Entries provided:

+ + +

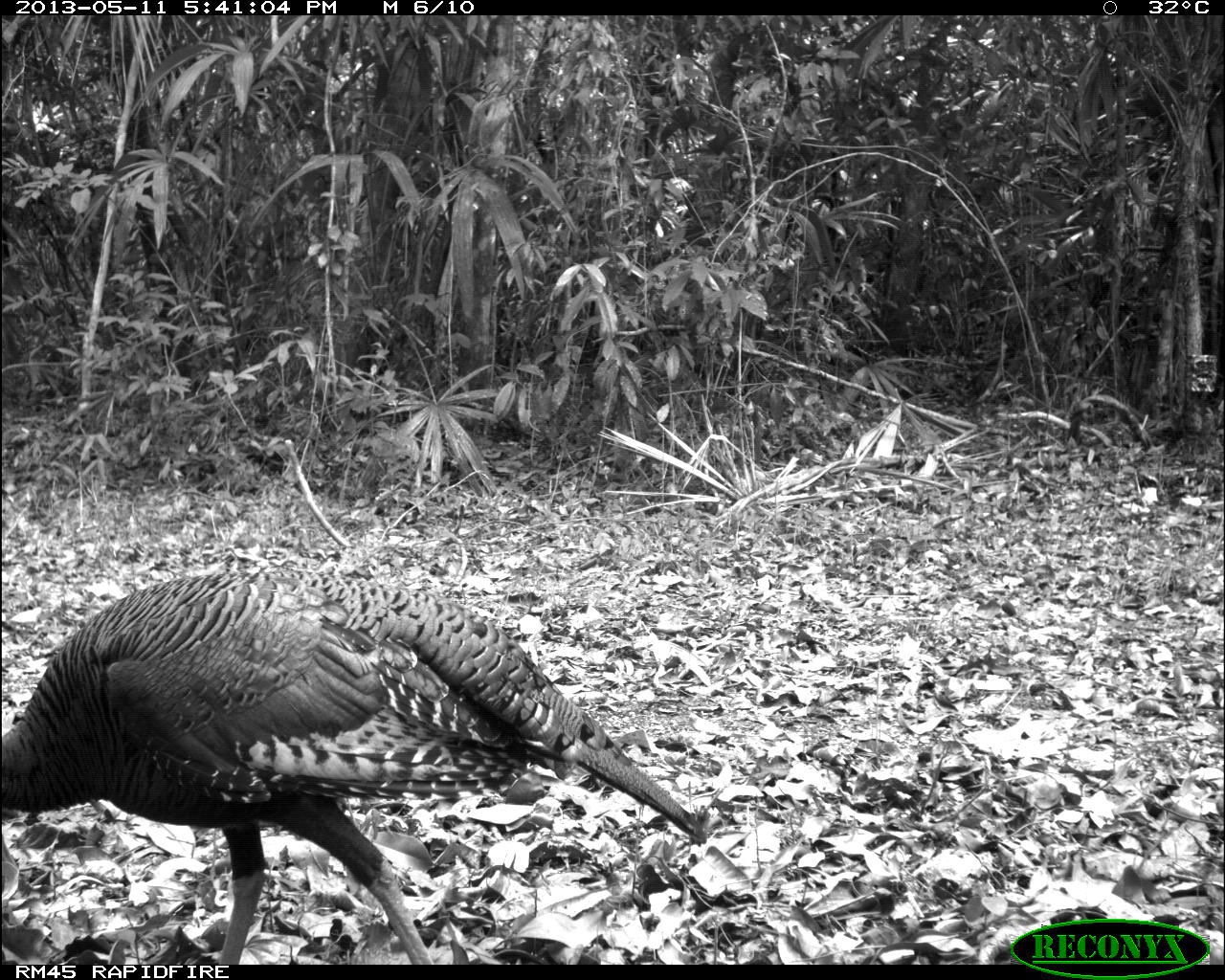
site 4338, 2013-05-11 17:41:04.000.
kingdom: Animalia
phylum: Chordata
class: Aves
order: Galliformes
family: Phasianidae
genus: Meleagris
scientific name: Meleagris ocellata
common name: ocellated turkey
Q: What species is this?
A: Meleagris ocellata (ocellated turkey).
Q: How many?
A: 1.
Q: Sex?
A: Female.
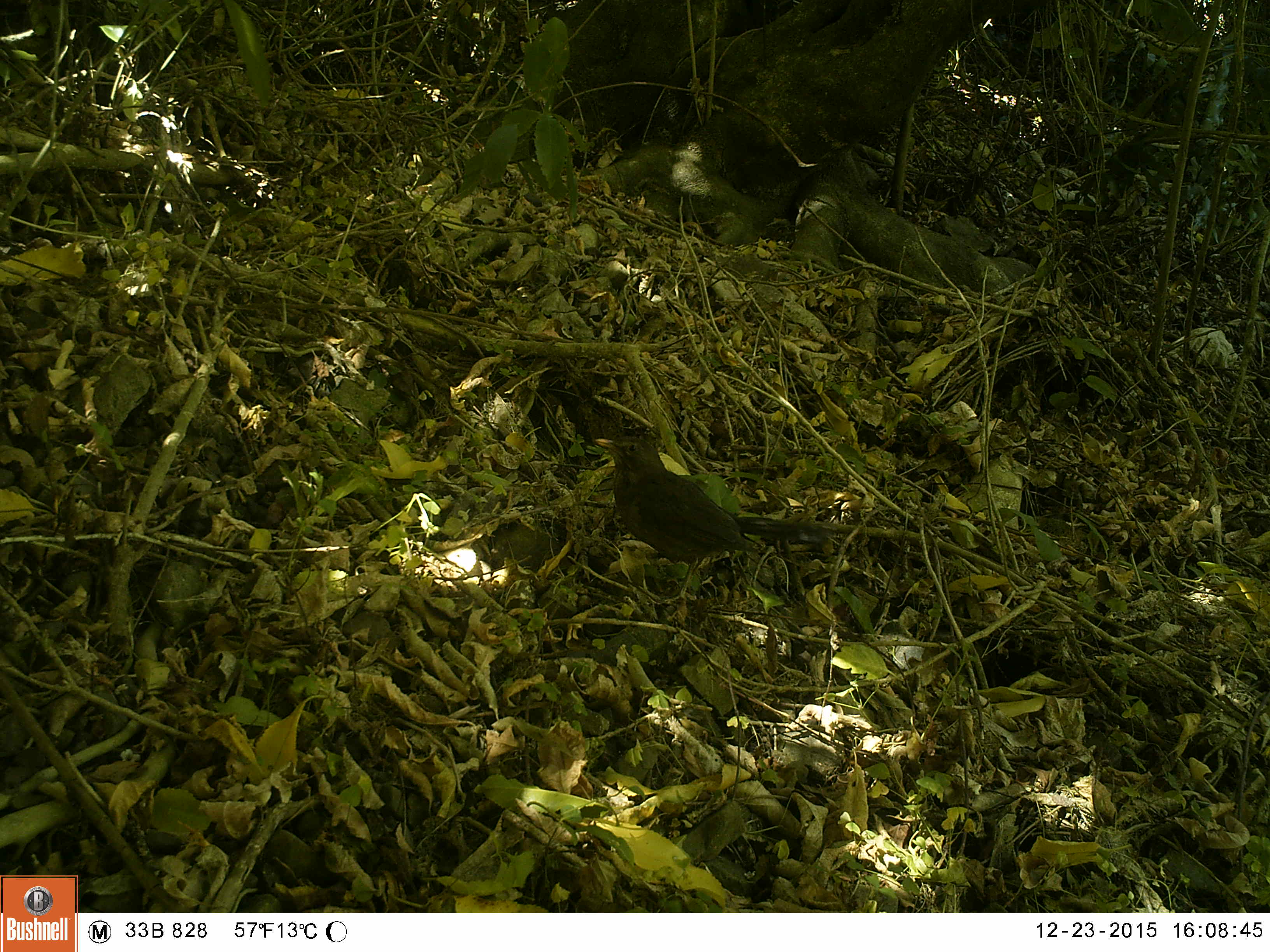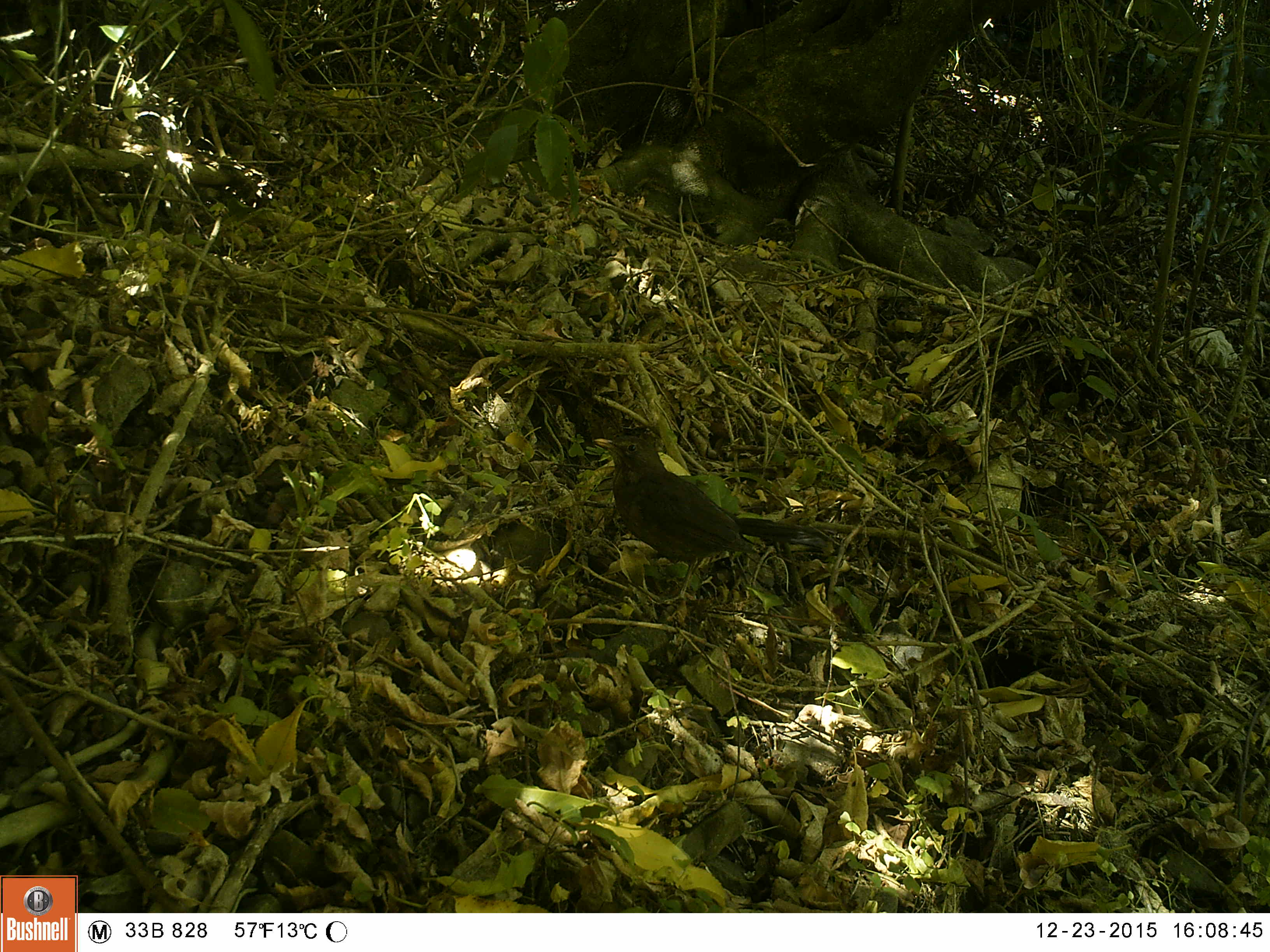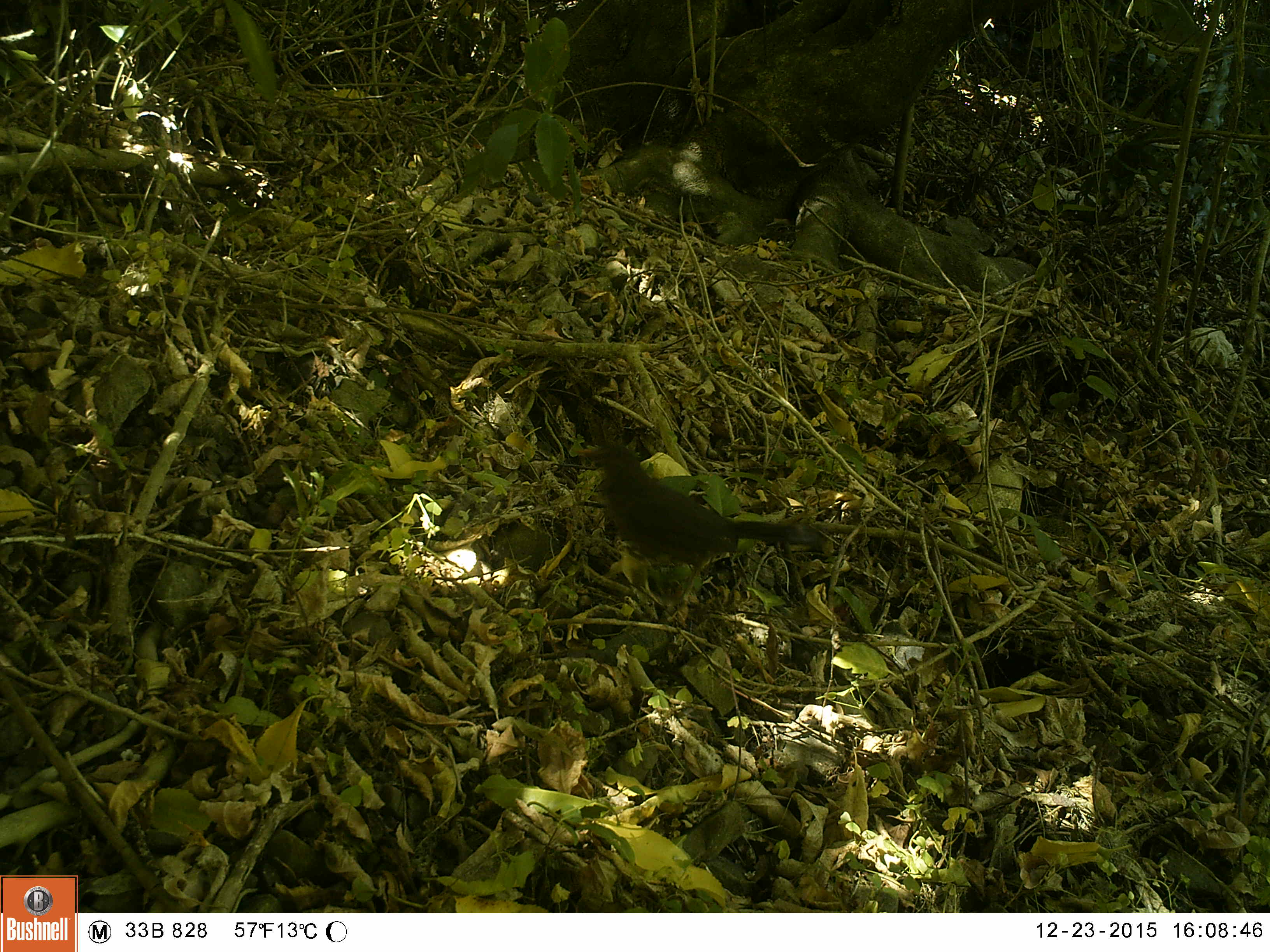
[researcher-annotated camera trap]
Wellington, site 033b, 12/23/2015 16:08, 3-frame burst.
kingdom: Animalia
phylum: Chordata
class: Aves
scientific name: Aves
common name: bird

+ + +

Exercise aim: Reproduce each entry exactly, without the pictures.

Task result:
site 4338, 2013-05-11 17:41:04.000.
kingdom: Animalia
phylum: Chordata
class: Aves
order: Galliformes
family: Phasianidae
genus: Meleagris
scientific name: Meleagris ocellata
common name: ocellated turkey
Q: What species is this?
A: Meleagris ocellata (ocellated turkey).
Q: How many?
A: 1.
Q: Sex?
A: Female.
[researcher-annotated camera trap]
Wellington, site 033b, 12/23/2015 16:08, 3-frame burst.
kingdom: Animalia
phylum: Chordata
class: Aves
scientific name: Aves
common name: bird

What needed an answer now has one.